EtherZero and reward hacking lessons

  • Designing verifiable objectives for chemistry led to many unexpected model hacks (e.g., bizarre but technically-valid molecule proposals, reliance on purchasable reagents that don’t participate meaningfully).
  • Building robust verifiers for chemistry tasks is hard; modeling teams must anticipate creative reward exploitation and brittle preprocessing issues.

Safety and dual-use concerns

  • Many dangerous protocols/targets are already accessible publicly; LLMs may reduce friction for logistics or tacit lab knowledge but haven't broadly unlocked entirely new capabilities yet.
  • Ongoing concern: open-source models, tacit procedural knowledge, and lab-in-the-loop troubleshooting could create new risk vectors—governance and monitoring needed.
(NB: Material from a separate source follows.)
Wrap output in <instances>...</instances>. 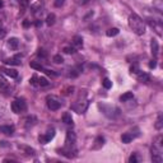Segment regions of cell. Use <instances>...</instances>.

Organizational and career implications

  • FRO + spinout model (Future House → Edison) lets teams pursue long-term, high-risk research that straddles nonprofit research and commercial scaling.
  • Scientists’ roles may shift to “agent wranglers”/system supervisors; increased productivity probably expands scientific demand rather than replacing scientists wholesale.
  • Practical recruitment/funding realities: compute costs and talent economics affect how many such organizations are feasible.
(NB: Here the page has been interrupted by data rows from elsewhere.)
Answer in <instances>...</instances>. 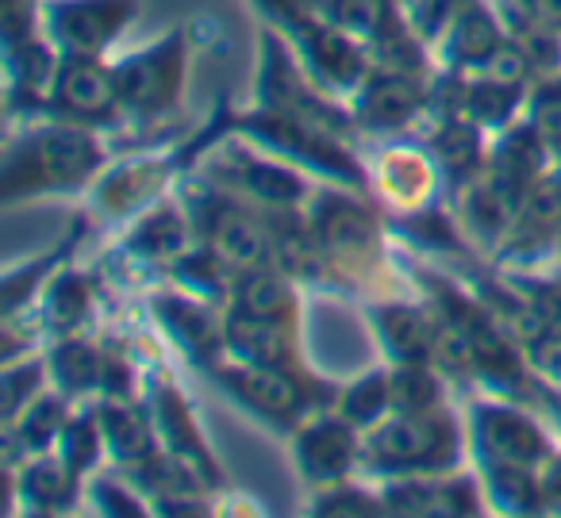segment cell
Here are the masks:
<instances>
[{
  "label": "cell",
  "instance_id": "cell-1",
  "mask_svg": "<svg viewBox=\"0 0 561 518\" xmlns=\"http://www.w3.org/2000/svg\"><path fill=\"white\" fill-rule=\"evenodd\" d=\"M96 162L101 154L93 139L78 131H43L27 142V150L12 154L4 181H9V193L39 185H73L89 170H96Z\"/></svg>",
  "mask_w": 561,
  "mask_h": 518
},
{
  "label": "cell",
  "instance_id": "cell-2",
  "mask_svg": "<svg viewBox=\"0 0 561 518\" xmlns=\"http://www.w3.org/2000/svg\"><path fill=\"white\" fill-rule=\"evenodd\" d=\"M369 449L381 469H438L454 457V426L420 411L385 426Z\"/></svg>",
  "mask_w": 561,
  "mask_h": 518
},
{
  "label": "cell",
  "instance_id": "cell-3",
  "mask_svg": "<svg viewBox=\"0 0 561 518\" xmlns=\"http://www.w3.org/2000/svg\"><path fill=\"white\" fill-rule=\"evenodd\" d=\"M196 219H201V231L211 242V250H219L227 262L242 265V269H257L273 254V242L265 239L262 227L234 204L201 200L196 204Z\"/></svg>",
  "mask_w": 561,
  "mask_h": 518
},
{
  "label": "cell",
  "instance_id": "cell-4",
  "mask_svg": "<svg viewBox=\"0 0 561 518\" xmlns=\"http://www.w3.org/2000/svg\"><path fill=\"white\" fill-rule=\"evenodd\" d=\"M178 78H181V50L178 39H170L165 47L119 66L116 70L119 101H127L131 108H162V104L173 101Z\"/></svg>",
  "mask_w": 561,
  "mask_h": 518
},
{
  "label": "cell",
  "instance_id": "cell-5",
  "mask_svg": "<svg viewBox=\"0 0 561 518\" xmlns=\"http://www.w3.org/2000/svg\"><path fill=\"white\" fill-rule=\"evenodd\" d=\"M224 380L239 392V400H247L250 407H257L262 415L280 418V423L297 418L300 407H305V392H300L297 380L285 372V365H247V369L227 372Z\"/></svg>",
  "mask_w": 561,
  "mask_h": 518
},
{
  "label": "cell",
  "instance_id": "cell-6",
  "mask_svg": "<svg viewBox=\"0 0 561 518\" xmlns=\"http://www.w3.org/2000/svg\"><path fill=\"white\" fill-rule=\"evenodd\" d=\"M55 96L58 108H66L70 116H85V119H101L112 112L119 96V85L108 70L93 62V58H70V62L58 70L55 81Z\"/></svg>",
  "mask_w": 561,
  "mask_h": 518
},
{
  "label": "cell",
  "instance_id": "cell-7",
  "mask_svg": "<svg viewBox=\"0 0 561 518\" xmlns=\"http://www.w3.org/2000/svg\"><path fill=\"white\" fill-rule=\"evenodd\" d=\"M131 16V0H73L55 9V32L73 50H96Z\"/></svg>",
  "mask_w": 561,
  "mask_h": 518
},
{
  "label": "cell",
  "instance_id": "cell-8",
  "mask_svg": "<svg viewBox=\"0 0 561 518\" xmlns=\"http://www.w3.org/2000/svg\"><path fill=\"white\" fill-rule=\"evenodd\" d=\"M477 438H481L484 453L500 464H530L542 457V438L535 426L504 407L477 411Z\"/></svg>",
  "mask_w": 561,
  "mask_h": 518
},
{
  "label": "cell",
  "instance_id": "cell-9",
  "mask_svg": "<svg viewBox=\"0 0 561 518\" xmlns=\"http://www.w3.org/2000/svg\"><path fill=\"white\" fill-rule=\"evenodd\" d=\"M270 4H280V16L289 20L293 27H300V39H305V47H308V58H312L316 70H320L323 78L335 81V85H351V81L358 78L362 58L351 43L339 39V35H331V32H323V27H316V24H305L289 0H270Z\"/></svg>",
  "mask_w": 561,
  "mask_h": 518
},
{
  "label": "cell",
  "instance_id": "cell-10",
  "mask_svg": "<svg viewBox=\"0 0 561 518\" xmlns=\"http://www.w3.org/2000/svg\"><path fill=\"white\" fill-rule=\"evenodd\" d=\"M354 457V446H351V430L335 418H323V423L308 426L300 434V464H305L308 476L316 480H335L346 472Z\"/></svg>",
  "mask_w": 561,
  "mask_h": 518
},
{
  "label": "cell",
  "instance_id": "cell-11",
  "mask_svg": "<svg viewBox=\"0 0 561 518\" xmlns=\"http://www.w3.org/2000/svg\"><path fill=\"white\" fill-rule=\"evenodd\" d=\"M227 346L239 357H247L250 365H289L293 357L289 334L280 331V323L242 315V311L227 323Z\"/></svg>",
  "mask_w": 561,
  "mask_h": 518
},
{
  "label": "cell",
  "instance_id": "cell-12",
  "mask_svg": "<svg viewBox=\"0 0 561 518\" xmlns=\"http://www.w3.org/2000/svg\"><path fill=\"white\" fill-rule=\"evenodd\" d=\"M316 239L331 250H362L374 239V219L339 196H323L316 208Z\"/></svg>",
  "mask_w": 561,
  "mask_h": 518
},
{
  "label": "cell",
  "instance_id": "cell-13",
  "mask_svg": "<svg viewBox=\"0 0 561 518\" xmlns=\"http://www.w3.org/2000/svg\"><path fill=\"white\" fill-rule=\"evenodd\" d=\"M561 223V177L530 181L519 200V246H538Z\"/></svg>",
  "mask_w": 561,
  "mask_h": 518
},
{
  "label": "cell",
  "instance_id": "cell-14",
  "mask_svg": "<svg viewBox=\"0 0 561 518\" xmlns=\"http://www.w3.org/2000/svg\"><path fill=\"white\" fill-rule=\"evenodd\" d=\"M234 303H239L242 315L270 319V323H285L293 315V296L289 288L280 285L273 273H242L239 285H234Z\"/></svg>",
  "mask_w": 561,
  "mask_h": 518
},
{
  "label": "cell",
  "instance_id": "cell-15",
  "mask_svg": "<svg viewBox=\"0 0 561 518\" xmlns=\"http://www.w3.org/2000/svg\"><path fill=\"white\" fill-rule=\"evenodd\" d=\"M420 108V89L408 78H381L369 85L366 101H362V116L374 127H397L415 116Z\"/></svg>",
  "mask_w": 561,
  "mask_h": 518
},
{
  "label": "cell",
  "instance_id": "cell-16",
  "mask_svg": "<svg viewBox=\"0 0 561 518\" xmlns=\"http://www.w3.org/2000/svg\"><path fill=\"white\" fill-rule=\"evenodd\" d=\"M377 319H381V334L385 342L392 346V354L404 357V361H420L431 354V334H427V323H423L415 311L408 308H385L377 311Z\"/></svg>",
  "mask_w": 561,
  "mask_h": 518
},
{
  "label": "cell",
  "instance_id": "cell-17",
  "mask_svg": "<svg viewBox=\"0 0 561 518\" xmlns=\"http://www.w3.org/2000/svg\"><path fill=\"white\" fill-rule=\"evenodd\" d=\"M273 262L285 273H297V277H320L323 273V254L320 242L308 239L300 227H285L273 239Z\"/></svg>",
  "mask_w": 561,
  "mask_h": 518
},
{
  "label": "cell",
  "instance_id": "cell-18",
  "mask_svg": "<svg viewBox=\"0 0 561 518\" xmlns=\"http://www.w3.org/2000/svg\"><path fill=\"white\" fill-rule=\"evenodd\" d=\"M500 39H496V20L481 9H469L458 24V35H454V50H458L461 62H489L496 55Z\"/></svg>",
  "mask_w": 561,
  "mask_h": 518
},
{
  "label": "cell",
  "instance_id": "cell-19",
  "mask_svg": "<svg viewBox=\"0 0 561 518\" xmlns=\"http://www.w3.org/2000/svg\"><path fill=\"white\" fill-rule=\"evenodd\" d=\"M392 400L404 415H420V411L435 407L438 384L431 380V372L420 369V361H408V369H400L397 380H392Z\"/></svg>",
  "mask_w": 561,
  "mask_h": 518
},
{
  "label": "cell",
  "instance_id": "cell-20",
  "mask_svg": "<svg viewBox=\"0 0 561 518\" xmlns=\"http://www.w3.org/2000/svg\"><path fill=\"white\" fill-rule=\"evenodd\" d=\"M239 177H242V185H247L254 196H262L265 204H293L300 196V185L289 177V173H280L277 165L247 162L239 170Z\"/></svg>",
  "mask_w": 561,
  "mask_h": 518
},
{
  "label": "cell",
  "instance_id": "cell-21",
  "mask_svg": "<svg viewBox=\"0 0 561 518\" xmlns=\"http://www.w3.org/2000/svg\"><path fill=\"white\" fill-rule=\"evenodd\" d=\"M328 16L339 27H362L374 35H385V27H389L385 0H328Z\"/></svg>",
  "mask_w": 561,
  "mask_h": 518
},
{
  "label": "cell",
  "instance_id": "cell-22",
  "mask_svg": "<svg viewBox=\"0 0 561 518\" xmlns=\"http://www.w3.org/2000/svg\"><path fill=\"white\" fill-rule=\"evenodd\" d=\"M101 423H104V434H108L112 449H116L119 457H147L150 453V438H147V430L135 423V415L116 411V407H104Z\"/></svg>",
  "mask_w": 561,
  "mask_h": 518
},
{
  "label": "cell",
  "instance_id": "cell-23",
  "mask_svg": "<svg viewBox=\"0 0 561 518\" xmlns=\"http://www.w3.org/2000/svg\"><path fill=\"white\" fill-rule=\"evenodd\" d=\"M492 492H496V499L512 510L538 507V487L530 484V476H523L519 464H500V469L492 472Z\"/></svg>",
  "mask_w": 561,
  "mask_h": 518
},
{
  "label": "cell",
  "instance_id": "cell-24",
  "mask_svg": "<svg viewBox=\"0 0 561 518\" xmlns=\"http://www.w3.org/2000/svg\"><path fill=\"white\" fill-rule=\"evenodd\" d=\"M389 400H392L389 384H385L381 377H374V380H362L358 388H351V392H346L343 411H346V418H354V423H374Z\"/></svg>",
  "mask_w": 561,
  "mask_h": 518
},
{
  "label": "cell",
  "instance_id": "cell-25",
  "mask_svg": "<svg viewBox=\"0 0 561 518\" xmlns=\"http://www.w3.org/2000/svg\"><path fill=\"white\" fill-rule=\"evenodd\" d=\"M101 365H96V354L85 346H62L58 349V377H62L66 388H85L96 380Z\"/></svg>",
  "mask_w": 561,
  "mask_h": 518
},
{
  "label": "cell",
  "instance_id": "cell-26",
  "mask_svg": "<svg viewBox=\"0 0 561 518\" xmlns=\"http://www.w3.org/2000/svg\"><path fill=\"white\" fill-rule=\"evenodd\" d=\"M27 492L35 495L47 507H58V503H70V476H62V469L55 464H39V469L27 472Z\"/></svg>",
  "mask_w": 561,
  "mask_h": 518
},
{
  "label": "cell",
  "instance_id": "cell-27",
  "mask_svg": "<svg viewBox=\"0 0 561 518\" xmlns=\"http://www.w3.org/2000/svg\"><path fill=\"white\" fill-rule=\"evenodd\" d=\"M512 104H515V93H512V85H504V81L481 85L469 93V112H473L477 119H492V124H500V119L512 112Z\"/></svg>",
  "mask_w": 561,
  "mask_h": 518
},
{
  "label": "cell",
  "instance_id": "cell-28",
  "mask_svg": "<svg viewBox=\"0 0 561 518\" xmlns=\"http://www.w3.org/2000/svg\"><path fill=\"white\" fill-rule=\"evenodd\" d=\"M438 154H443V162L450 170H469L477 162V135L461 124L446 127L443 139H438Z\"/></svg>",
  "mask_w": 561,
  "mask_h": 518
},
{
  "label": "cell",
  "instance_id": "cell-29",
  "mask_svg": "<svg viewBox=\"0 0 561 518\" xmlns=\"http://www.w3.org/2000/svg\"><path fill=\"white\" fill-rule=\"evenodd\" d=\"M515 43H519L523 50H527V58L530 62H538V66H553L558 62V39H553V27L550 24H523V27H515Z\"/></svg>",
  "mask_w": 561,
  "mask_h": 518
},
{
  "label": "cell",
  "instance_id": "cell-30",
  "mask_svg": "<svg viewBox=\"0 0 561 518\" xmlns=\"http://www.w3.org/2000/svg\"><path fill=\"white\" fill-rule=\"evenodd\" d=\"M135 242H139V250H147V254H173V250L181 246V223L173 216H158L142 227Z\"/></svg>",
  "mask_w": 561,
  "mask_h": 518
},
{
  "label": "cell",
  "instance_id": "cell-31",
  "mask_svg": "<svg viewBox=\"0 0 561 518\" xmlns=\"http://www.w3.org/2000/svg\"><path fill=\"white\" fill-rule=\"evenodd\" d=\"M81 311H85V288H81V280L73 277L58 280L55 296H50V315L62 326H70L73 319H81Z\"/></svg>",
  "mask_w": 561,
  "mask_h": 518
},
{
  "label": "cell",
  "instance_id": "cell-32",
  "mask_svg": "<svg viewBox=\"0 0 561 518\" xmlns=\"http://www.w3.org/2000/svg\"><path fill=\"white\" fill-rule=\"evenodd\" d=\"M489 73H492V81L515 85V81L527 73V50H523L519 43H500L496 55L489 58Z\"/></svg>",
  "mask_w": 561,
  "mask_h": 518
},
{
  "label": "cell",
  "instance_id": "cell-33",
  "mask_svg": "<svg viewBox=\"0 0 561 518\" xmlns=\"http://www.w3.org/2000/svg\"><path fill=\"white\" fill-rule=\"evenodd\" d=\"M535 127L550 142H561V81L558 85H546L535 101Z\"/></svg>",
  "mask_w": 561,
  "mask_h": 518
},
{
  "label": "cell",
  "instance_id": "cell-34",
  "mask_svg": "<svg viewBox=\"0 0 561 518\" xmlns=\"http://www.w3.org/2000/svg\"><path fill=\"white\" fill-rule=\"evenodd\" d=\"M62 446H66V457H70L73 469L89 464V461H93V453H96V438H93V430H89V426H70V430H66V438H62Z\"/></svg>",
  "mask_w": 561,
  "mask_h": 518
},
{
  "label": "cell",
  "instance_id": "cell-35",
  "mask_svg": "<svg viewBox=\"0 0 561 518\" xmlns=\"http://www.w3.org/2000/svg\"><path fill=\"white\" fill-rule=\"evenodd\" d=\"M466 0H423L420 20H423V32H438L446 20H454V12H461Z\"/></svg>",
  "mask_w": 561,
  "mask_h": 518
},
{
  "label": "cell",
  "instance_id": "cell-36",
  "mask_svg": "<svg viewBox=\"0 0 561 518\" xmlns=\"http://www.w3.org/2000/svg\"><path fill=\"white\" fill-rule=\"evenodd\" d=\"M55 426H62L58 423V407L55 403H43L39 407V415L35 418H27V430H24V438L32 441V446H43V441L55 434Z\"/></svg>",
  "mask_w": 561,
  "mask_h": 518
},
{
  "label": "cell",
  "instance_id": "cell-37",
  "mask_svg": "<svg viewBox=\"0 0 561 518\" xmlns=\"http://www.w3.org/2000/svg\"><path fill=\"white\" fill-rule=\"evenodd\" d=\"M320 510H374V503L366 495H331L320 503Z\"/></svg>",
  "mask_w": 561,
  "mask_h": 518
},
{
  "label": "cell",
  "instance_id": "cell-38",
  "mask_svg": "<svg viewBox=\"0 0 561 518\" xmlns=\"http://www.w3.org/2000/svg\"><path fill=\"white\" fill-rule=\"evenodd\" d=\"M527 9L535 12L542 24H558L561 27V0H527Z\"/></svg>",
  "mask_w": 561,
  "mask_h": 518
},
{
  "label": "cell",
  "instance_id": "cell-39",
  "mask_svg": "<svg viewBox=\"0 0 561 518\" xmlns=\"http://www.w3.org/2000/svg\"><path fill=\"white\" fill-rule=\"evenodd\" d=\"M542 492L550 495L553 507H561V461L550 469V476H546V487H542Z\"/></svg>",
  "mask_w": 561,
  "mask_h": 518
}]
</instances>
Notable quotes & concise paraphrases

  • “Automating science is automating making hypotheses, choosing experiments, analyzing the results, and updating your world model.”
  • “Simulations stimulate really boring things really well—they don't simulate interesting things very well.”
  • AlphaFold moment: “When AlphaFold came out and you could run it on Google CoLab or a GPU on desktop—that was mind-blowing.”
  • “The world model is like a Git repository: a distilled history of knowledge you can query and build on.”
  • “Scientific taste is hard to quantify—RLHF on hypotheses mostly failed; downstream signals and evidentiary reports are better.”

Actionable recommendations (for teams / scientists)

  • Start small with agents: automate literature search + provenance and basic data-analysis loops before investing in full lab automation.
  • Invest in robust provenance and verifiable pipelines—every output should point to the exact data/analysis/code that produced it.
  • Use enumeration + automated filtration (literature checks, data consistency verifiers) to scale hypothesis generation, then prioritize via downstream/impact metrics.
  • Track and manage lab inventory/lead times as a first-order systems problem—operational bottlenecks often limit agent throughput.
  • When building verifiers/reward functions, expect and test for reward-hacking; write bulletproof checks and monitor edge cases.
  • Consider hybrid org structures (FRO/nonprofit → spinout) to allow long-term foundational R&D and later commercialization.

Final notes / where this fits in the landscape

  • This episode is a practical, hard-nosed look at attempting to automate scientific discovery using modern LLMs and tooling. The work sits between pure simulation approaches and data-driven modeling: the pragmatic lesson is that combining LLMs with verifiers, provenance-aware literature agents, and experimental/data loops yields the most traction today.
  • Many open research questions remain (better taste models, robust world-model architectures, safe lab-in-the-loop governance), but the field has progressed faster in recent years than many expected—Andrew’s team emphasizes building, iterating, and learning from production-scale experiments.